Many science fiction novels feel as epic as Disney movies because they adapt the narrative scaffold of traditional epics dating back to Homer’s Iliad and Odyssey and Virgil’s Aeneid. And one epic quite relevant for this type of big picture narrative about AI is John Milton’s Paradise Lost, the epic to end all epics, the swan song that signaled the shift to the novel, the fusion of Genesis and Rome, an encyclopedia of seventeenth-century scientific thought and political critique as the British monarchy collapsed under  the rushing sword of Oliver Cromwell.

Most relevant is how Milton depicts the fall of Eve.

Milton lays the groundwork for Eve’s fall in Book Five, when the archangel Raphael visits his friend Adam to tell him about the structure of the universe.
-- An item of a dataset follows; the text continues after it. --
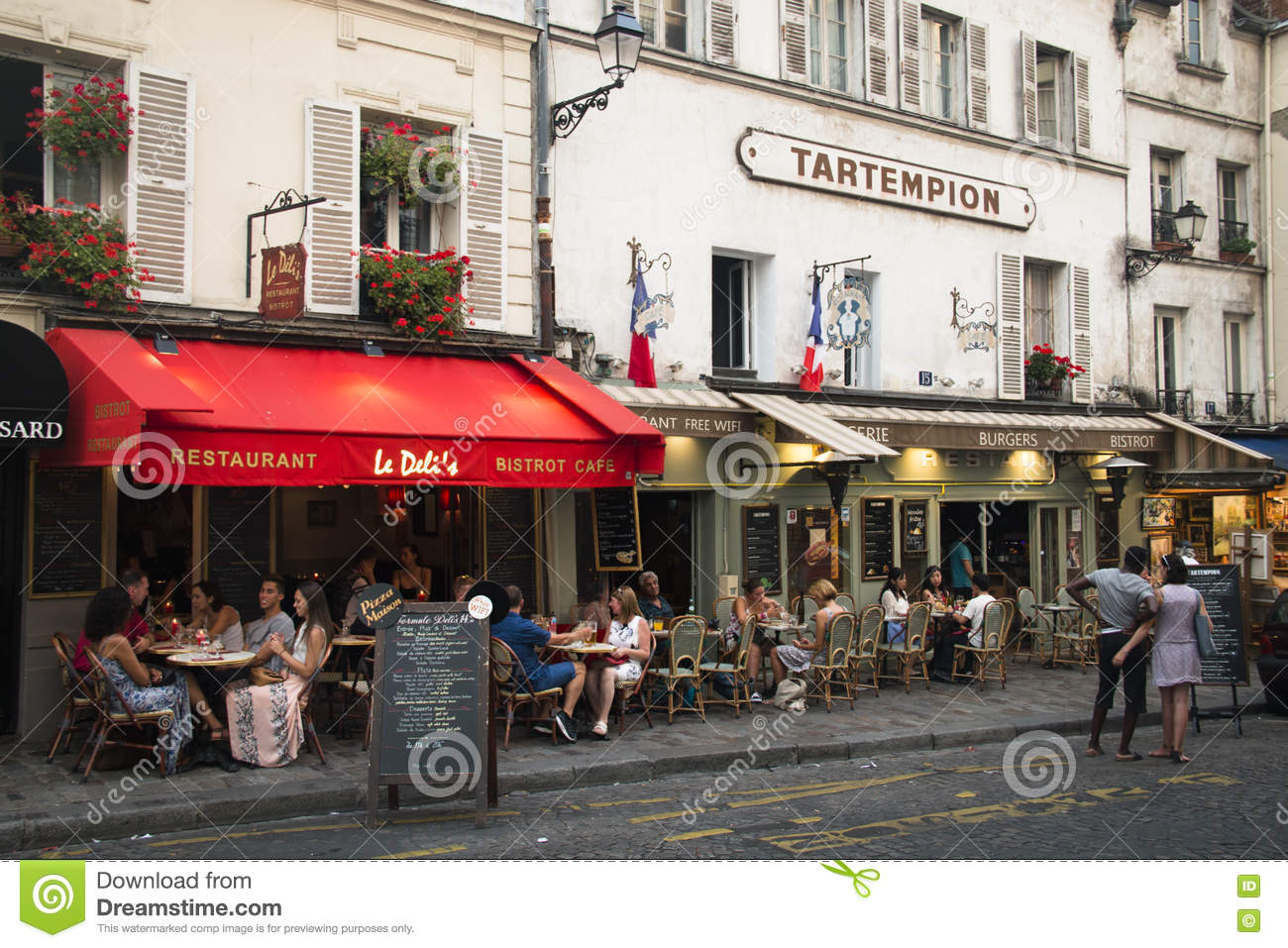 Restaurants At Montmartre In Paris Editorial Stock Image Image Of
Raphael has read his Aquinas: like proponents of superintelligence, he endorses the great chain of being. Here’s his response to Adam when the “Patriarch of mankind” offers the angel mere human food:

Adam, one Almightie is, from whom
All things proceed, and up to him return,
If not deprav’d from good, created all
Such to perfection, one first matter all,
Indu’d with various forms various degrees
Of substance, and in things that live, of life;
But more refin’d, more spiritous, and pure,
As neerer to him plac’t or neerer tending
Each in thir several active Sphears assignd,
Till body up to spirit work, in bounds
Proportiond to each kind.  So from the root
Springs lighter the green stalk, from thence the leaves
More aerie, last the bright consummate floure
Spirits odorous breathes: flours and thir fruit
Mans nourishment, by gradual scale sublim’d
To vital Spirits aspire, to animal,
To intellectual, give both life and sense,
Fansie and understanding, whence the Soule
Reason receives, and reason is her being,
Discursive, or Intuitive; discourse
Is oftest yours, the latter most is ours,
Differing but in degree, of kind the same.

Raphael basically charts the great chain of being in the passage. Angels think faster than people, they reason in intuitions while we have to break things down analytically to have any hope of communicating with one another and collaborating. Daniel Kahnemann’s partition between discursive and intuitive thought in Thinking, Fast and Slow had an analogue in the seventeenth century, where philosophers distinguished the slow, composite, discursive knowledge available in geometry and math proofs from the fast, intuitive, social insights that enabled some to size up a room and be the wittiest guest at a cocktail party.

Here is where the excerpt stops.